PyData London 2023

Synthetic data: what is it and why do we need it?
06-04, 15:45–16:25 (Europe/London), Salisbury

One of the biggest barriers to machine learning and data analytics is the difficulty to access high quality data. Synthetic data has been widely recognized as a promising remedy to this problem. It allows sharing, augmenting and de-biasing data for building performant and socially responsible ML systems. In this talk, I will overview the significant progress in the theory and methodology of synthetic data over the past five years. I will also introduce the open-source library, Synthcity, which implements an array of cutting-edge synthetic data generators to address data scarcity, privacy, and bias. The participants will walk away with a deeper understanding of the theory and practice of synthetic data, an understanding of when which methods apply (or do not apply) to their specific use case, and be ready to apply them in hackathons, competitions, and their day-to-day work.


Goal

The primary objectives of this talk are:

  1. Presenting synthetic data as a viable solution to the common problems of data scarcity, bias, and sensitivity through examples and case studies.
  2. Introducing a map of generative algorithms so that the participants can choose the right one according to their need.
  3. Familiarizing the participants with Synthcity, an open-source Python library that offers an array of cutting-edge synthetic data generators designed to solve the use cases discussed above.

Outline

This informative talk will be structured as follows:

  1. I will start by introducing the various "data challenges" that hamper the adoption of analytics and machine learning, with a focus on data scarcity, bias and sensitivity. (5 min)
  2. I will proceed to give an overview of the state-of-the-art generative algorithms that are designed to address these challenges via data synthesis. (10 min)
  3. I will then introduce the open-source Synthcity library that implements these algorithms. (10 min)
  4. I will conclude the talk with several case studies where Synthcity helped practitioners extract value and insights through synthetic data. (15 min)

Target audience

The target audience comprises the following groups:

  • Data scientists and engineers who are keen to address the issues of data scarcity, privacy, and fairness with the goal of building better and more socially responsible AI.
  • Data owners who are interested in finding solutions for data sharing and de-biasing.
  • The developer community who are interested in contributing to the cutting-edge software library for synthetic data generation.

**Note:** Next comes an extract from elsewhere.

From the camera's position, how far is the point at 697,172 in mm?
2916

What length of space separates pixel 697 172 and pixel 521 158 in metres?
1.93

No prior experience about synthetic data or generative AI is required.

Key takeaways

The talk will convey the following messages:

  1. Synthetic data is an emerging technology that can serve as a solution to the challenges in data scarcity, bias, sensitivity and more.
  2. A variety of cutting-edge AI-powered generative algorithms are available in the open-source Synthcity library, which has been successfully applied to real-world analytics projects.
  3. The Synthcity community is open to all developers and users who wish to further engage with synthetic data technologies.

Prior Knowledge Expected

No previous knowledge expected

I am a postdoc at the van der Schaar Lab in the University of Cambridge. In the past, I have led and contributed to the development of a host of novel algorithms for synthetic data (a list of publications can be found here). I am also leading the development of Synthcity, an open-source software library that aims to democratise the cutting-edge research in synthetic data.

Prior to joining the academia, I worked as a data scientist in one of the largest mobile games companies in the world, designing and implementing AI-powered systems that automatically optimize performance marketing campaigns. I also proudly worked for NHS as a volunteer during the pandemic, contributing to UK's first ICU capacity planning and forecasting system.